:: WORK TO BE COMPLETED ::
The required answer is the count of lines in the records that contain "site", with no other text.

Dataset entries
▼▼▼

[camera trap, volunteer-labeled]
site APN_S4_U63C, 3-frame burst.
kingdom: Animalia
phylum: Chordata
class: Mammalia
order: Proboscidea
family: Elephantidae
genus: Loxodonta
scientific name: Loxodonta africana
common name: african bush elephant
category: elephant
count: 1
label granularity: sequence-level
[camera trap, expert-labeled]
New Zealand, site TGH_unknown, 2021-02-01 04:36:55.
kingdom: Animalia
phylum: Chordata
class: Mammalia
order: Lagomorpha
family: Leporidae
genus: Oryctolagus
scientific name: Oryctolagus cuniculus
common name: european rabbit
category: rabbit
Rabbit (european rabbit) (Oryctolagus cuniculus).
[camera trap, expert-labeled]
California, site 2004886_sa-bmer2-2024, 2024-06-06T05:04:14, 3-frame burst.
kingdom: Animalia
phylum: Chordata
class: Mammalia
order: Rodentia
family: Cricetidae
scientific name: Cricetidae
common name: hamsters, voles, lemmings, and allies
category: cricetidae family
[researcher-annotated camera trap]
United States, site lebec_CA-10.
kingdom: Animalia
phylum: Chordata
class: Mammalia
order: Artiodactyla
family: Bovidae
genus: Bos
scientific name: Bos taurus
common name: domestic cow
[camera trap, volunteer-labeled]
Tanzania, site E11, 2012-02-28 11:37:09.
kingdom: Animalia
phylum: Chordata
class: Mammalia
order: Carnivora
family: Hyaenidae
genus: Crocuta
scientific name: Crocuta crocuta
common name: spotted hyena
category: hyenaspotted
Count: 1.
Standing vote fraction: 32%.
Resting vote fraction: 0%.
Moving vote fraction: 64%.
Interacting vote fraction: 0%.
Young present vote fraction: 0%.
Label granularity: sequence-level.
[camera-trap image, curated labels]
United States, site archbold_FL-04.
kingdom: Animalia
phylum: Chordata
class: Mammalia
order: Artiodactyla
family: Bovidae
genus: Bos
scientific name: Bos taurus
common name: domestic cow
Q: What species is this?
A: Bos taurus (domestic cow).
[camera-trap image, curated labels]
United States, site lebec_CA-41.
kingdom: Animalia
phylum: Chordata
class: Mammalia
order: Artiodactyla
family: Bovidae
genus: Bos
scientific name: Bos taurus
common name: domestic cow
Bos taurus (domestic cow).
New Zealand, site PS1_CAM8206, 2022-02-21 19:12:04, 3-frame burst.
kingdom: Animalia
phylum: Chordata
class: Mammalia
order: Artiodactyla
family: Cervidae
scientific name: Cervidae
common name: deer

▲▲▲

:: RESPONSE AREA ::
8